# Data extracts:
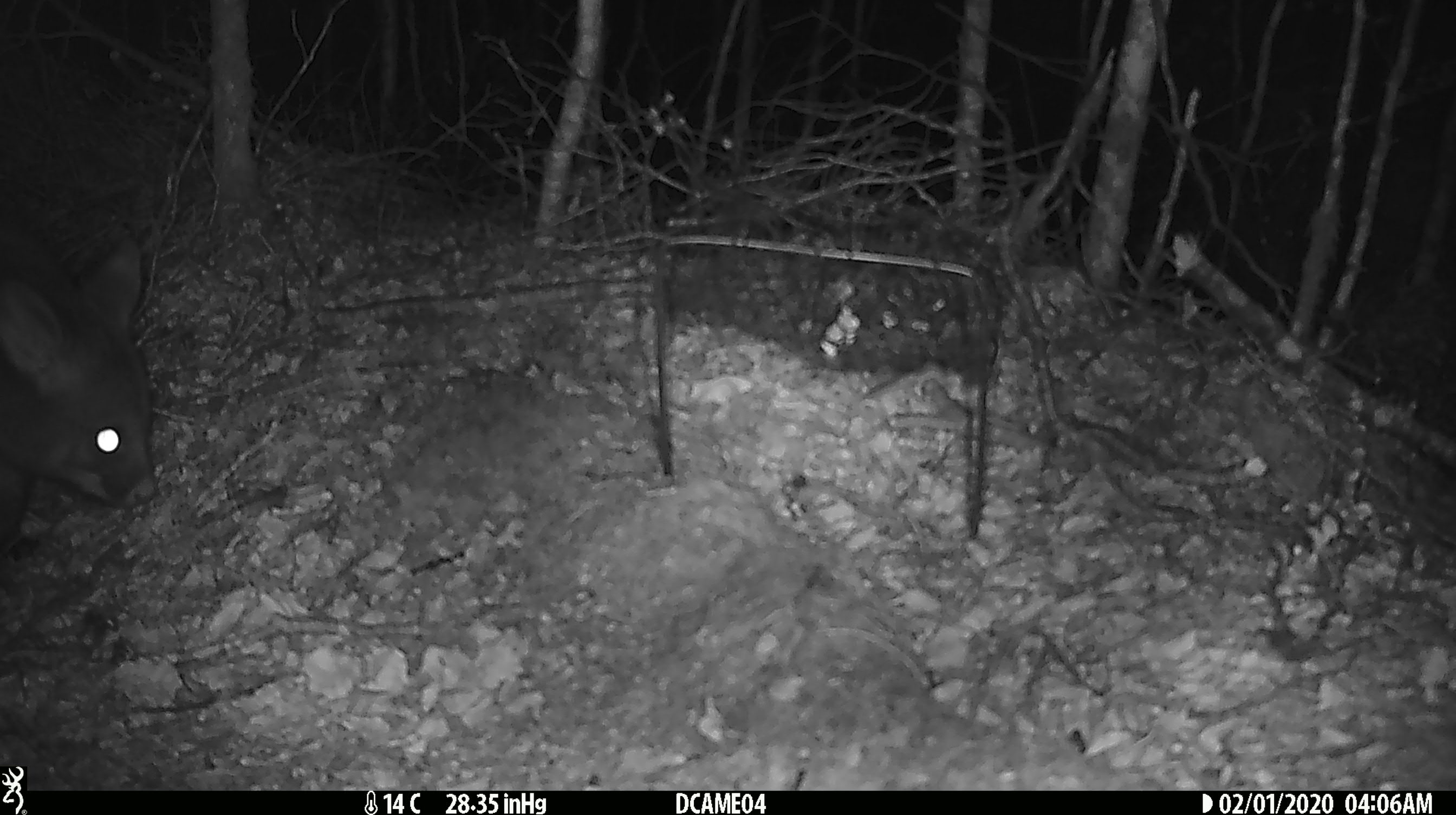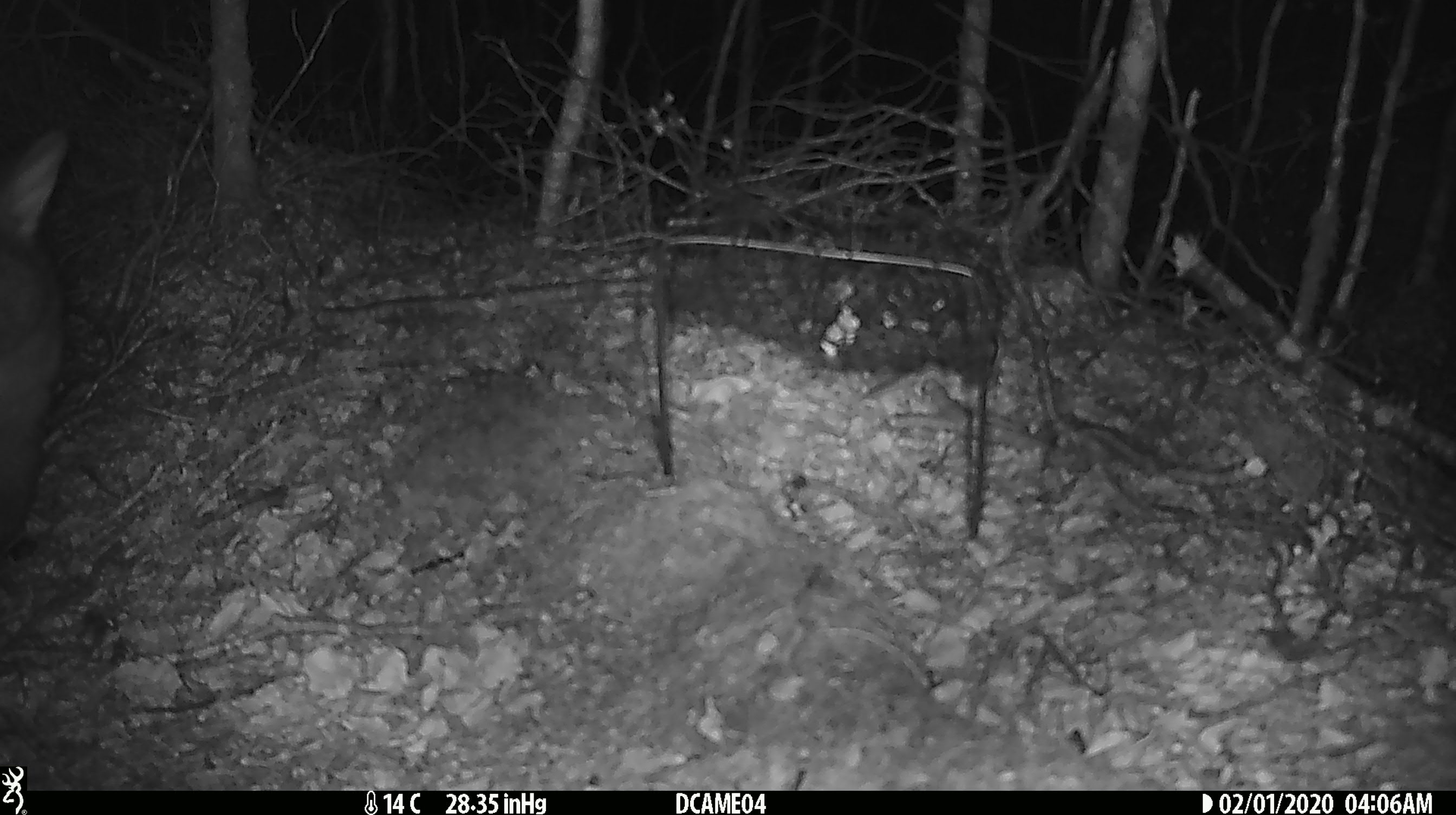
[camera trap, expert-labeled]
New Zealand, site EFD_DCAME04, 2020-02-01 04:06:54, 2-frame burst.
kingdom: Animalia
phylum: Chordata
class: Mammalia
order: Diprotodontia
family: Phalangeridae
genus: Trichosurus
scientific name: Trichosurus vulpecula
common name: common brushtail possum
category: possum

# Requirement:
What is needed is a word-for-word restatement of every line from the one with "family: Phalangeridae" to the end of the entries above.

# Solution to this problem:
family: Phalangeridae
genus: Trichosurus
scientific name: Trichosurus vulpecula
common name: common brushtail possum
category: possum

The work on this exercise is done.